[Lines of data]
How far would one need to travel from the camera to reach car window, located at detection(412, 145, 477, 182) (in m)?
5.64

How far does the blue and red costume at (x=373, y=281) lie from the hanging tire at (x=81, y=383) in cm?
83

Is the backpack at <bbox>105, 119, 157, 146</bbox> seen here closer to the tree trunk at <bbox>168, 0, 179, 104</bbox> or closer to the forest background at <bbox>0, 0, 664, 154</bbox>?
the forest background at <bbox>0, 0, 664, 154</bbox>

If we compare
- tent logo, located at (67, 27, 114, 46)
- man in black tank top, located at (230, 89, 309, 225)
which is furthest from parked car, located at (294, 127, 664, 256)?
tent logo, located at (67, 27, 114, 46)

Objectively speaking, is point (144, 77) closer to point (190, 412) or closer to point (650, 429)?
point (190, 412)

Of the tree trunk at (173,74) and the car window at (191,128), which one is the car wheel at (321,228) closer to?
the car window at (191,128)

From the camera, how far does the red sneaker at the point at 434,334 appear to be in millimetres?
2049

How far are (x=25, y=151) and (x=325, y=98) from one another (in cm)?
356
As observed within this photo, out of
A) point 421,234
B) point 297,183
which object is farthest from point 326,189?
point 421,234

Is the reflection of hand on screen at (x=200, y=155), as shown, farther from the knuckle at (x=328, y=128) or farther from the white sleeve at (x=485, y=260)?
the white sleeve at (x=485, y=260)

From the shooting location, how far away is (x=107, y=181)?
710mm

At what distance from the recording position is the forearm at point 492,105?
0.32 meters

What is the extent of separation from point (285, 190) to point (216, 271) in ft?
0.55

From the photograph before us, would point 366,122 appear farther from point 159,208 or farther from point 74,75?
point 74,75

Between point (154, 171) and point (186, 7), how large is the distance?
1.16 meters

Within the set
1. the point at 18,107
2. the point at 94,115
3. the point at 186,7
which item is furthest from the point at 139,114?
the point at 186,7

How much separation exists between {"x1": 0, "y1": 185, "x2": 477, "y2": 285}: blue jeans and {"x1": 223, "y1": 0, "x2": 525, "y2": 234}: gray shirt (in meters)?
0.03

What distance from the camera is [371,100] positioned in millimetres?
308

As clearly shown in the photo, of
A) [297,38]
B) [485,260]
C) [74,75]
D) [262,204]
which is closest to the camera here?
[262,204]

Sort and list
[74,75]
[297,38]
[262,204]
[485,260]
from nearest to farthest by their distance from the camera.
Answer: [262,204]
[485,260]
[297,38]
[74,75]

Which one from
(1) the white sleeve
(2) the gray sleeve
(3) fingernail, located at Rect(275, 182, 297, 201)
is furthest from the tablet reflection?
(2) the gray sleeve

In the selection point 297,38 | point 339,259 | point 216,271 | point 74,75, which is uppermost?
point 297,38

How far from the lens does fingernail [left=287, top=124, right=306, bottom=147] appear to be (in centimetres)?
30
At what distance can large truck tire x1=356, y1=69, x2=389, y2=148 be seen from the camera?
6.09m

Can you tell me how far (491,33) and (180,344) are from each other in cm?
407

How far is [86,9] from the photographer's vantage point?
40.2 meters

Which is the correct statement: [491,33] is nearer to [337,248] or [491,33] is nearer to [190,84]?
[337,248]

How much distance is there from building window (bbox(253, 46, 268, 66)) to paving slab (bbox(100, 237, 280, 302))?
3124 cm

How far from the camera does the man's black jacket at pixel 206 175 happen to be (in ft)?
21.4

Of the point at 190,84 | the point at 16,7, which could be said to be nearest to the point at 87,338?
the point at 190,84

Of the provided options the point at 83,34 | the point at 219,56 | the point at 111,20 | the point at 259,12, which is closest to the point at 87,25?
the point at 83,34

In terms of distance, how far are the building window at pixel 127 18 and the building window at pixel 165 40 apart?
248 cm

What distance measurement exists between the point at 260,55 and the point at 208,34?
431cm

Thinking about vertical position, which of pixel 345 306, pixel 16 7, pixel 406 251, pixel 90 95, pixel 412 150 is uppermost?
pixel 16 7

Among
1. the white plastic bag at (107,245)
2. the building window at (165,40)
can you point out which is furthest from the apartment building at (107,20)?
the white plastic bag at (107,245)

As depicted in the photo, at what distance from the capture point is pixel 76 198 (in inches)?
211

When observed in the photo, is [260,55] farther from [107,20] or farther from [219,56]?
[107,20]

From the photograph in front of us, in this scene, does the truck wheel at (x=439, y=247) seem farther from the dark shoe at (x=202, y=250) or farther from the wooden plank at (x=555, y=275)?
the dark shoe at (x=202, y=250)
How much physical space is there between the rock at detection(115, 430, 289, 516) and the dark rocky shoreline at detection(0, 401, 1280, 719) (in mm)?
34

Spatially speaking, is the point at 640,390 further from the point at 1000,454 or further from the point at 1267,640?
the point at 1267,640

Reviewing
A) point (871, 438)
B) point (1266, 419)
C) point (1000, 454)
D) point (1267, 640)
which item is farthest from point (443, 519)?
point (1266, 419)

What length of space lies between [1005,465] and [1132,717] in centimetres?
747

Task details =
From the records above, extract every entry exactly as given.

Response to the exercise =
How far would one need to travel from the camera to reach car window, located at detection(412, 145, 477, 182) (in m)?
5.64

How far does the blue and red costume at (x=373, y=281) lie from the hanging tire at (x=81, y=383) in cm?
83

Is the backpack at <bbox>105, 119, 157, 146</bbox> seen here closer to the tree trunk at <bbox>168, 0, 179, 104</bbox> or closer to the forest background at <bbox>0, 0, 664, 154</bbox>?
the forest background at <bbox>0, 0, 664, 154</bbox>

If we compare
- tent logo, located at (67, 27, 114, 46)
- man in black tank top, located at (230, 89, 309, 225)
which is furthest from parked car, located at (294, 127, 664, 256)?
tent logo, located at (67, 27, 114, 46)

Objectively speaking, is point (144, 77) closer to point (190, 412) or closer to point (650, 429)?
point (190, 412)

Of the tree trunk at (173,74) and the car window at (191,128), which one is the car wheel at (321,228) closer to?
the car window at (191,128)

From the camera, how far does the red sneaker at the point at 434,334 appear to be in millimetres?
2049

How far are (x=25, y=151) and (x=325, y=98) from one another (in cm)?
356
As observed within this photo, out of
A) point 421,234
B) point 297,183
which object is farthest from point 326,189?
point 421,234

Is the reflection of hand on screen at (x=200, y=155), as shown, farther from the knuckle at (x=328, y=128) or farther from the white sleeve at (x=485, y=260)?
the white sleeve at (x=485, y=260)

From the shooting location, how far away is (x=107, y=181)?
710mm

At what distance from the recording position is the forearm at point 492,105?
0.32 meters

What is the extent of separation from point (285, 190) to point (216, 271) in ft?
0.55

From the photograph before us, would point 366,122 appear farther from point 159,208 or farther from point 74,75?
point 74,75

Between point (154, 171) and point (186, 7), how large is the distance?
1.16 meters

Within the set
1. the point at 18,107
2. the point at 94,115
3. the point at 186,7
which item is furthest from the point at 139,114?
the point at 186,7

How much separation exists between {"x1": 0, "y1": 185, "x2": 477, "y2": 285}: blue jeans and {"x1": 223, "y1": 0, "x2": 525, "y2": 234}: gray shirt (in meters)?
0.03

What distance from the camera is [371,100] positioned in millimetres?
308

As clearly shown in the photo, of
A) [297,38]
B) [485,260]
C) [74,75]
D) [262,204]
which is closest to the camera here?
[262,204]

Sort and list
[74,75]
[297,38]
[262,204]
[485,260]
from nearest to farthest by their distance from the camera.
Answer: [262,204]
[485,260]
[297,38]
[74,75]

Which one from
(1) the white sleeve
(2) the gray sleeve
(3) fingernail, located at Rect(275, 182, 297, 201)
is furthest from the tablet reflection?
(2) the gray sleeve

In the selection point 297,38 | point 339,259 | point 216,271 | point 74,75, which is uppermost?
point 297,38

How far from the lens does fingernail [left=287, top=124, right=306, bottom=147] appear to be (in centimetres)?
30
At what distance can large truck tire x1=356, y1=69, x2=389, y2=148 be seen from the camera?
6.09m

Can you tell me how far (491,33) and (180,344) are from each other in cm?
407

How far is [86,9] from the photographer's vantage point?
40.2 meters

Which is the correct statement: [491,33] is nearer to [337,248] or [491,33] is nearer to [190,84]?
[337,248]

How much distance is there from building window (bbox(253, 46, 268, 66)) to paving slab (bbox(100, 237, 280, 302))?
3124 cm

How far from the camera does the man's black jacket at pixel 206 175 happen to be (in ft)?
21.4

Of the point at 190,84 | the point at 16,7, which could be said to be nearest to the point at 87,338?
the point at 190,84

Of the provided options the point at 83,34 | the point at 219,56 | the point at 111,20 | the point at 259,12, which is closest to the point at 87,25?
the point at 83,34

In terms of distance, how far are the building window at pixel 127 18 and the building window at pixel 165 40 apart?
248 cm

What distance measurement exists between the point at 260,55 and the point at 208,34?
431cm

Thinking about vertical position, which of pixel 345 306, pixel 16 7, pixel 406 251, pixel 90 95, pixel 412 150 is uppermost?
pixel 16 7

Among
1. the white plastic bag at (107,245)
2. the building window at (165,40)
can you point out which is furthest from the apartment building at (107,20)?
the white plastic bag at (107,245)

As depicted in the photo, at what distance from the capture point is pixel 76 198 (in inches)?
211

When observed in the photo, is [260,55] farther from [107,20] or farther from [219,56]?
[107,20]

From the photograph in front of us, in this scene, does the truck wheel at (x=439, y=247) seem farther from the dark shoe at (x=202, y=250) or farther from the wooden plank at (x=555, y=275)?
the dark shoe at (x=202, y=250)
How much physical space is there between the rock at detection(115, 430, 289, 516) and the dark rocky shoreline at detection(0, 401, 1280, 719) (in mm)?
34

Spatially speaking, is the point at 640,390 further from the point at 1000,454 or further from the point at 1267,640?
the point at 1267,640

Reviewing
A) point (871, 438)
B) point (1266, 419)
C) point (1000, 454)
D) point (1267, 640)
which item is farthest from point (443, 519)?
point (1266, 419)

What length of space lies between [1005,465] and [1132,717] in centimetres?
747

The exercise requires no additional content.